• _TASK DETAILS_:
Among the records below, find the lines that contain "future" and copy each of them.

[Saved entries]
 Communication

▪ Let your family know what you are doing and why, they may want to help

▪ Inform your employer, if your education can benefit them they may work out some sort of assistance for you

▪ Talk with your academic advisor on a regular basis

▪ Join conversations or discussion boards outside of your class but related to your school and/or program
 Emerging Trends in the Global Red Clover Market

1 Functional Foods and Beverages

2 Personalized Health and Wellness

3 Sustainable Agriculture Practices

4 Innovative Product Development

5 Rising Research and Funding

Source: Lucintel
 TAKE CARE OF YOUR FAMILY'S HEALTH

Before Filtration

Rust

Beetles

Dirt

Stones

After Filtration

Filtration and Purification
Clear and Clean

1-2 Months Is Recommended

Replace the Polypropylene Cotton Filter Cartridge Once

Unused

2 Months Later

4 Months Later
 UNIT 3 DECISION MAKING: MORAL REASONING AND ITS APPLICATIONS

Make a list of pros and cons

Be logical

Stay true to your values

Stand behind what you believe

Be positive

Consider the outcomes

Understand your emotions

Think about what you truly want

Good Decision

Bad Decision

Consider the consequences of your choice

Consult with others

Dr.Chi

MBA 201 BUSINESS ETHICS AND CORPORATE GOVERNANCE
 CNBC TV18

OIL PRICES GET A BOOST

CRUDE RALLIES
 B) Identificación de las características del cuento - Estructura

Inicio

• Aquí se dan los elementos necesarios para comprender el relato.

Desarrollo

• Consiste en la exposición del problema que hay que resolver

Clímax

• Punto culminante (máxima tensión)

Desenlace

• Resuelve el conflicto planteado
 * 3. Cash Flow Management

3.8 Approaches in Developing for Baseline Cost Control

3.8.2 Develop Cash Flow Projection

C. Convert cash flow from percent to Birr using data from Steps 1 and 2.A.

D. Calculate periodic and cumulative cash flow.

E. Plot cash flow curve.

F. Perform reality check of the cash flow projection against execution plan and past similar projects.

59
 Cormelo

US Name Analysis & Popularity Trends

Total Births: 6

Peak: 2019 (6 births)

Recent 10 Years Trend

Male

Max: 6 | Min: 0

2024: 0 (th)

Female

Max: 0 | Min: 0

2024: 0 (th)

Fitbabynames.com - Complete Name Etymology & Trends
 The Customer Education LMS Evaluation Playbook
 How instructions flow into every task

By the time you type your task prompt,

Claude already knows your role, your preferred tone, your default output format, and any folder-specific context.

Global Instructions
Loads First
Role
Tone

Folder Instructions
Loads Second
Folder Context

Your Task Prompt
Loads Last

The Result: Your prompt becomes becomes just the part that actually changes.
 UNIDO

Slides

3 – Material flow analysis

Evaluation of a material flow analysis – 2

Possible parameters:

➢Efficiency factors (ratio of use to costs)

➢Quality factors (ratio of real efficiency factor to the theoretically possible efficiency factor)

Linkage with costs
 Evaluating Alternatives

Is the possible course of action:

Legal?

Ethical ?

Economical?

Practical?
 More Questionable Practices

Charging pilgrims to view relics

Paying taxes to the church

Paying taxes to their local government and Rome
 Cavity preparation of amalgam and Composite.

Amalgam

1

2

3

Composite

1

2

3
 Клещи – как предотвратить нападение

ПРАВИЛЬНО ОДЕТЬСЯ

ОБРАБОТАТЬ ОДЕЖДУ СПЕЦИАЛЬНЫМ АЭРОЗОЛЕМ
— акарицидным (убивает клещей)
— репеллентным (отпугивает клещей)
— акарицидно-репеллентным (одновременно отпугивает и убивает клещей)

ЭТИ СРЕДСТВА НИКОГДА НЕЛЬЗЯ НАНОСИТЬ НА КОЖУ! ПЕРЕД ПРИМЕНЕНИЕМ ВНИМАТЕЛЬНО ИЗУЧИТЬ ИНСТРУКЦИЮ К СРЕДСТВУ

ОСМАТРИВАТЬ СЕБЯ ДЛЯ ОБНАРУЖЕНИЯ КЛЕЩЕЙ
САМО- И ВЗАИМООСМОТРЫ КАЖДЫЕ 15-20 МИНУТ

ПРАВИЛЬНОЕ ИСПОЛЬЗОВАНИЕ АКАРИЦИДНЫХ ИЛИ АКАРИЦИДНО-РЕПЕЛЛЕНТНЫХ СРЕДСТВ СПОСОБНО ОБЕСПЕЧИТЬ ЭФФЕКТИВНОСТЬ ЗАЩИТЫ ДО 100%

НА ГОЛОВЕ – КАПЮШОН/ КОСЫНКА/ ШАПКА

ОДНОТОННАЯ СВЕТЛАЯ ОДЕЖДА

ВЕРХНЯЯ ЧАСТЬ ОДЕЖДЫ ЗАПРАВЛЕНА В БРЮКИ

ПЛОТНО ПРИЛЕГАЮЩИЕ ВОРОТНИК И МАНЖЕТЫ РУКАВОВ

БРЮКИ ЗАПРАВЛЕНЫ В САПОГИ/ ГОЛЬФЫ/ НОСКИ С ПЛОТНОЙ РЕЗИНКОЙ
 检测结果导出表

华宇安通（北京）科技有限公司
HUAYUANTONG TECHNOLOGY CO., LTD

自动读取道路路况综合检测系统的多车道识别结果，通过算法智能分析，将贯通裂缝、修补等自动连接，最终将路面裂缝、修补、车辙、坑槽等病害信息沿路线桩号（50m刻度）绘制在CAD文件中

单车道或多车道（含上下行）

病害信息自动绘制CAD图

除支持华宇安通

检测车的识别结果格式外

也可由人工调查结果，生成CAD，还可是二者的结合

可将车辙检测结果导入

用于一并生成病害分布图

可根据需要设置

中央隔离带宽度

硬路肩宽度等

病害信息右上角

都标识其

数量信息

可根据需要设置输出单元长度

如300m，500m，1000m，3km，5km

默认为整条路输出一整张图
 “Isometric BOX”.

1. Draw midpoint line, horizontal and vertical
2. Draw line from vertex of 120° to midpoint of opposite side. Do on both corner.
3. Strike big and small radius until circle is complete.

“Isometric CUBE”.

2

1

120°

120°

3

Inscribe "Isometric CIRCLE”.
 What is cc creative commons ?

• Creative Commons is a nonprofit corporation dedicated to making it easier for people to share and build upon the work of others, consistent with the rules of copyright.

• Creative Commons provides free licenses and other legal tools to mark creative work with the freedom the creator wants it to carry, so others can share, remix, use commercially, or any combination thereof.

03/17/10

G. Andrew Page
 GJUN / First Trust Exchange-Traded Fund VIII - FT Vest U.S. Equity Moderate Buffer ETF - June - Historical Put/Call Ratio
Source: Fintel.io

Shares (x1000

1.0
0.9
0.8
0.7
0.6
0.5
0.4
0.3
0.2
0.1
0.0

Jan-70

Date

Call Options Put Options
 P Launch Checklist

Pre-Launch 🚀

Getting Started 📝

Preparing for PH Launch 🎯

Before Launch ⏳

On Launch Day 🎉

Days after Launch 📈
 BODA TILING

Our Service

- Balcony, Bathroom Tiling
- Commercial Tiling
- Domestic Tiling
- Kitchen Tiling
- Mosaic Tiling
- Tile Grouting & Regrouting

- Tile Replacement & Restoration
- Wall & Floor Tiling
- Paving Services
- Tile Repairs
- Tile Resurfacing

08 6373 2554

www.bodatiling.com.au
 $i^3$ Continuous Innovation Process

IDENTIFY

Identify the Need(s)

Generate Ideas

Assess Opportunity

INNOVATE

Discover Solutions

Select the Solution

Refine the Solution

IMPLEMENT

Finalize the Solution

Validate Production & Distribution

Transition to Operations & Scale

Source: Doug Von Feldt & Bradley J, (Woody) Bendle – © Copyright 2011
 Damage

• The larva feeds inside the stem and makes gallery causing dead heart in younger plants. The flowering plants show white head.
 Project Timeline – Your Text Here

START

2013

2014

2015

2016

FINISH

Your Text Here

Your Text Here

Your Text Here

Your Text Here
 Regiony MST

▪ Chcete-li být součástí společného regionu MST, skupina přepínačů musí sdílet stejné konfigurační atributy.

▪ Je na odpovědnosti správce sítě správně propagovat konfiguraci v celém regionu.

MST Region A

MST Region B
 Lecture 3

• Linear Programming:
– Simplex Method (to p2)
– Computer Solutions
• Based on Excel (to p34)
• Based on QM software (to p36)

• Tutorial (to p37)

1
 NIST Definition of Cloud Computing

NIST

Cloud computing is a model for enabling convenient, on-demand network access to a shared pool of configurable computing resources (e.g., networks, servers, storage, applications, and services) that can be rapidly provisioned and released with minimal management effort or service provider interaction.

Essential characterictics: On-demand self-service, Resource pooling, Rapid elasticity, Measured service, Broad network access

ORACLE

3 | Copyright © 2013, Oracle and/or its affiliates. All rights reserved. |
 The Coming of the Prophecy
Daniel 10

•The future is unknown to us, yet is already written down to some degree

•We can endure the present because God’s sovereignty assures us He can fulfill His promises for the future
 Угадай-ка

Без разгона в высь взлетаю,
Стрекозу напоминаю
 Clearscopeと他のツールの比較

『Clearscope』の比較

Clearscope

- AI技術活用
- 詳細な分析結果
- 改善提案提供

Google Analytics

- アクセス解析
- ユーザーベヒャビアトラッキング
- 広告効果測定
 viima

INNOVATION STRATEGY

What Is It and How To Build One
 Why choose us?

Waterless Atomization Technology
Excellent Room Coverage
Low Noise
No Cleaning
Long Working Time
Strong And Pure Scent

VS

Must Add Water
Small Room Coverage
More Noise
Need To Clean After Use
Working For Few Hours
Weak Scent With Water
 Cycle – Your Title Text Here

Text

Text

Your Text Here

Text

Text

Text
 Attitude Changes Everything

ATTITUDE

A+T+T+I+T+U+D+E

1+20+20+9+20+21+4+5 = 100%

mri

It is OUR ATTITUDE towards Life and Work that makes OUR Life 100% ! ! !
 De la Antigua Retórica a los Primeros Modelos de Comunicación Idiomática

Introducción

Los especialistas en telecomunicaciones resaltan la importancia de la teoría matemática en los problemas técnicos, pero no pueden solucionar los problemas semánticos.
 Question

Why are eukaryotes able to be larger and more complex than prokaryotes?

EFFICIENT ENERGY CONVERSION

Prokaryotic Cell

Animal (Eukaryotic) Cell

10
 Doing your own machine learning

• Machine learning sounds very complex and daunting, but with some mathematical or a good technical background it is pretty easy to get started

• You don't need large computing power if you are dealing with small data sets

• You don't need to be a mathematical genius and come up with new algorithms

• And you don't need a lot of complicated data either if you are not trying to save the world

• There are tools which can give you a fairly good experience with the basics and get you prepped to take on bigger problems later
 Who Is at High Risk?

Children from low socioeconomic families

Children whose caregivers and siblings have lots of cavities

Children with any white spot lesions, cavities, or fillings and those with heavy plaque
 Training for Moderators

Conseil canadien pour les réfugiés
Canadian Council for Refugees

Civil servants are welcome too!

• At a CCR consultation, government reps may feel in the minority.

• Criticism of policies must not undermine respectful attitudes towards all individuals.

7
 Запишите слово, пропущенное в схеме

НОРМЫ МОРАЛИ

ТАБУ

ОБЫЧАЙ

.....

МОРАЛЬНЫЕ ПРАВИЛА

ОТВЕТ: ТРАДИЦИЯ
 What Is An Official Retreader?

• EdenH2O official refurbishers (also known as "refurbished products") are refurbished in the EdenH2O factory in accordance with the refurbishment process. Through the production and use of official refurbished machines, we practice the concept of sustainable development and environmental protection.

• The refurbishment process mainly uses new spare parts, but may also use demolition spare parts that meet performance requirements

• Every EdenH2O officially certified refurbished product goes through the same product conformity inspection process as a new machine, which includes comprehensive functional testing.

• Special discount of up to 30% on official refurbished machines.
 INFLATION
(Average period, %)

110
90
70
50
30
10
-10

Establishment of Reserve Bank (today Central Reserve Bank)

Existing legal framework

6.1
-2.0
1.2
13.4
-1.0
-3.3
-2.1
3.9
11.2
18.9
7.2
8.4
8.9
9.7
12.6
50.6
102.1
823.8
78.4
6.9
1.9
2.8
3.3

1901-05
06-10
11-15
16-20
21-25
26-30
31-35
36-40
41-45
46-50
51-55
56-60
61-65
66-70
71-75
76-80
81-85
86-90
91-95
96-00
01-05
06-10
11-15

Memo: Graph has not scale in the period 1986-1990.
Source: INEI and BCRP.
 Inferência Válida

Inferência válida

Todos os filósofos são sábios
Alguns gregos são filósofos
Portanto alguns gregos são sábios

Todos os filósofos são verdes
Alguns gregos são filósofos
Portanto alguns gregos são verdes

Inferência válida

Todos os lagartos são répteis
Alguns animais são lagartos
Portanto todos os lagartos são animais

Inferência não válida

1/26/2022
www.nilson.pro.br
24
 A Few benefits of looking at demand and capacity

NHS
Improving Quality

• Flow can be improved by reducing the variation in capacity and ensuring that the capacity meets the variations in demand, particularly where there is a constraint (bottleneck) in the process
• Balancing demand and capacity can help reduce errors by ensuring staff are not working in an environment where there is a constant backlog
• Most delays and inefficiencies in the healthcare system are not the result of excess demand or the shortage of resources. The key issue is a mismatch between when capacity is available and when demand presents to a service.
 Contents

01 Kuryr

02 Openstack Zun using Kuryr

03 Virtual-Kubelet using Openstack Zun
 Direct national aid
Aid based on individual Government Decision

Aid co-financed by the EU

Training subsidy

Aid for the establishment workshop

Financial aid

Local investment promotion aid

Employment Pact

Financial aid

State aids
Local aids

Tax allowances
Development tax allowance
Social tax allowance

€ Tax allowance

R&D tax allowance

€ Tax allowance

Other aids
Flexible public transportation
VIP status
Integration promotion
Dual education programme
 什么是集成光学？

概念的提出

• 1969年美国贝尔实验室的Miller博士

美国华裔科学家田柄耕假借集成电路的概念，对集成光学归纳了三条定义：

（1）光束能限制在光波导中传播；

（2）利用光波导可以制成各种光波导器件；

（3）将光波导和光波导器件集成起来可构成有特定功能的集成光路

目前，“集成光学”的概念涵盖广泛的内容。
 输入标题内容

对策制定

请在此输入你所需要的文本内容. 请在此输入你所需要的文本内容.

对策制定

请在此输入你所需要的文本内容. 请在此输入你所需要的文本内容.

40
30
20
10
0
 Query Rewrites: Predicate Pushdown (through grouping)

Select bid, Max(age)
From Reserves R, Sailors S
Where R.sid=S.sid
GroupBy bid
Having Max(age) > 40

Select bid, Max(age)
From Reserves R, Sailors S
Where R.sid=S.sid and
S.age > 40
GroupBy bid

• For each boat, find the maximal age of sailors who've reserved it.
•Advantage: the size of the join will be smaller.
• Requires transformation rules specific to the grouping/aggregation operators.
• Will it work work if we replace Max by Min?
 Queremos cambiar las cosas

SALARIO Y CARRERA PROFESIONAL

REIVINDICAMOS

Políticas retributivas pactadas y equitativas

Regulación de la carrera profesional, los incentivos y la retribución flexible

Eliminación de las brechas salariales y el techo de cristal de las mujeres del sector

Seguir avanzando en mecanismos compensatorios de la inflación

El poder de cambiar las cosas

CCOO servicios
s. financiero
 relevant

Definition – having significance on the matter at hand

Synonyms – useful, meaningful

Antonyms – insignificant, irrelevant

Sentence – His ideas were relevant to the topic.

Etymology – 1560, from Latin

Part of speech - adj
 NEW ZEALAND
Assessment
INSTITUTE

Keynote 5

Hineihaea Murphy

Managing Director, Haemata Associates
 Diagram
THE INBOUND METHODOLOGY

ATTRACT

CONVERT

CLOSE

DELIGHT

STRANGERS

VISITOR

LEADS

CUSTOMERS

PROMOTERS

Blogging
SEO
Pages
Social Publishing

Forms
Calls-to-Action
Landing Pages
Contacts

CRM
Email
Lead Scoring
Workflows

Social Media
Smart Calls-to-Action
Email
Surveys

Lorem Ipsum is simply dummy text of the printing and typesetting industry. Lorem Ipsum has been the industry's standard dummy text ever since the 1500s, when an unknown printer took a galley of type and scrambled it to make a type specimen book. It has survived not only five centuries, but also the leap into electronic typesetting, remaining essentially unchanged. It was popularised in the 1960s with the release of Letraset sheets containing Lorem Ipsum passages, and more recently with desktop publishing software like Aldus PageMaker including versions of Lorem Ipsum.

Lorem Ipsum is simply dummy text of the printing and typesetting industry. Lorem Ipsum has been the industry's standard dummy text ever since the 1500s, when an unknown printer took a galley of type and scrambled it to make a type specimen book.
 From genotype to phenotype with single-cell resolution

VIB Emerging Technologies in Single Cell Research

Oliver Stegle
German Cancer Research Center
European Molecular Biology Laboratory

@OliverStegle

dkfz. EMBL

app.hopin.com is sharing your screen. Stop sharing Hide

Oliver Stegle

• _TASK RESULT_:
•The future is unknown to us, yet is already written down to some degree
•We can endure the present because God’s sovereignty assures us He can fulfill His promises for the future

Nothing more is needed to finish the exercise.